Repeat the records word for word, from the line containing "From the camera's" through the end of the records, including both ends, and leave the pictures out of the answer.

=== Dataset rows ===

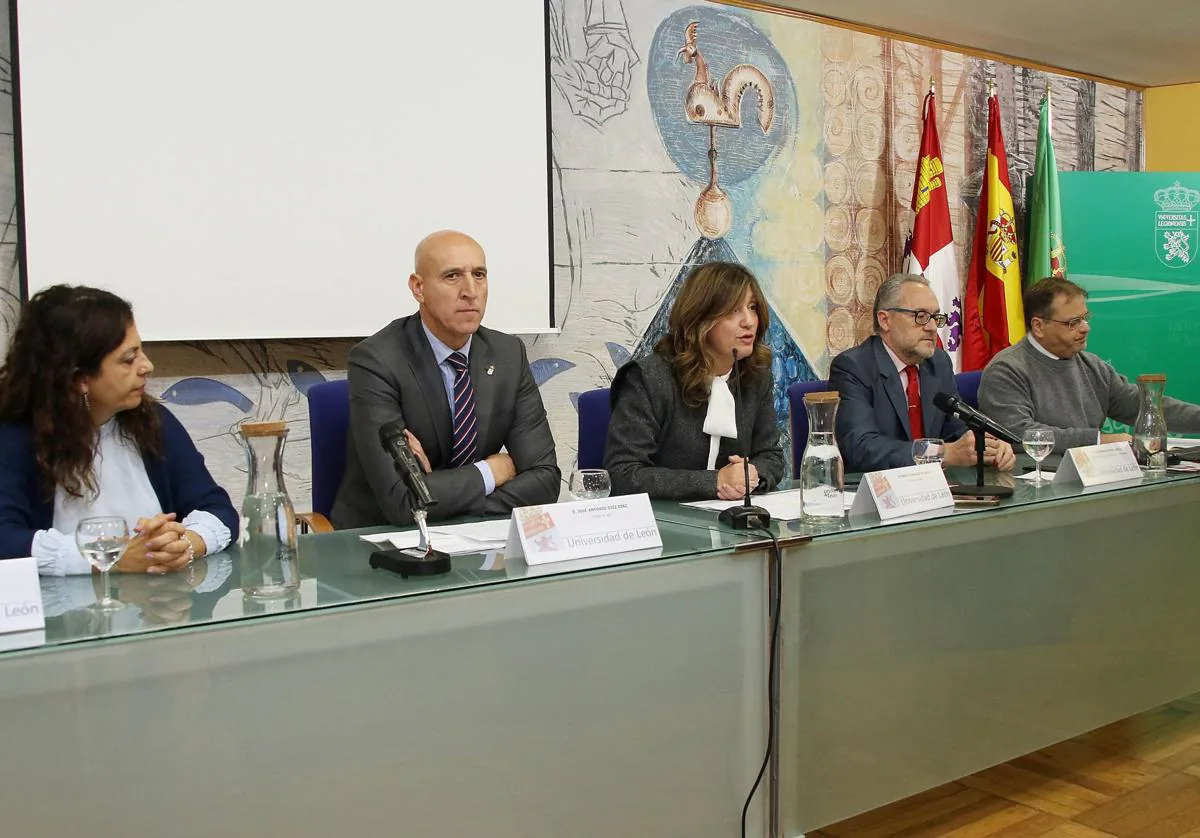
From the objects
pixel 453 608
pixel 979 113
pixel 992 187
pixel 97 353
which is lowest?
pixel 453 608

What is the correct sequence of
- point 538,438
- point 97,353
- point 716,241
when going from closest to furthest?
point 97,353
point 538,438
point 716,241

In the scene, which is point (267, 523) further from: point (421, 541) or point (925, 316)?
point (925, 316)

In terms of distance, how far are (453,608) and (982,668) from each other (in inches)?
47.2

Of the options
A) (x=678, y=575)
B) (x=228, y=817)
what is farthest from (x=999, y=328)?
(x=228, y=817)

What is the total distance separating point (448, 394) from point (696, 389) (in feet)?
1.94

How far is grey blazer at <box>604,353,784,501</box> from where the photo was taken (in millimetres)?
2672

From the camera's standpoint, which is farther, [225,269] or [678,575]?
[225,269]

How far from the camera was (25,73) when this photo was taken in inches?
124

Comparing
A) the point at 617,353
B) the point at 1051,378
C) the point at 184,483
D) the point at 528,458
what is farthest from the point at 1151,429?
the point at 184,483

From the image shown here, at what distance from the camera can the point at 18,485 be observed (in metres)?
1.92

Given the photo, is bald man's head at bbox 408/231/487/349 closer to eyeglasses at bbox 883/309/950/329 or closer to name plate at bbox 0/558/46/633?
eyeglasses at bbox 883/309/950/329

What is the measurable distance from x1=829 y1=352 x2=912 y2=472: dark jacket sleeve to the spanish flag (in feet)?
7.95

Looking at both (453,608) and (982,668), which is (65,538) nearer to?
(453,608)

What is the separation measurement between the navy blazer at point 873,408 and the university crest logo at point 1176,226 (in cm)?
309
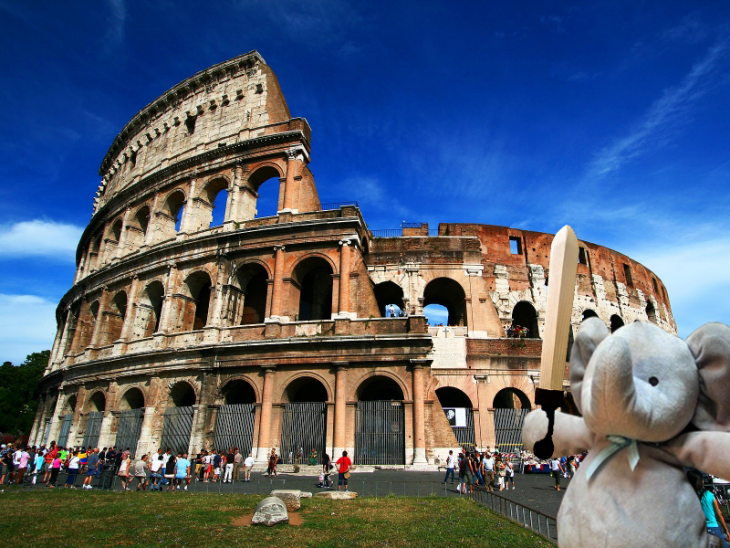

===

Reply:
From the camera's standpoint, which is farther, [225,269] or [678,575]?
[225,269]

How far from the camera was (25,73) when this photo was taken in inches?
124

Comparing
A) the point at 617,353
B) the point at 1051,378
C) the point at 184,483
D) the point at 528,458
what is farthest from the point at 1151,429?
the point at 184,483

From the image shown here, at what distance from the camera can the point at 18,485 be observed (in metres)?
1.92

Given the photo, is bald man's head at bbox 408/231/487/349 closer to eyeglasses at bbox 883/309/950/329 or closer to name plate at bbox 0/558/46/633?
eyeglasses at bbox 883/309/950/329

What is the measurable distance from x1=829 y1=352 x2=912 y2=472: dark jacket sleeve to the spanish flag (in feet)?
7.95

Looking at both (453,608) and (982,668), which is (65,538) nearer to?
(453,608)

What is the separation measurement between the navy blazer at point 873,408 and the university crest logo at point 1176,226 (in cm)?
309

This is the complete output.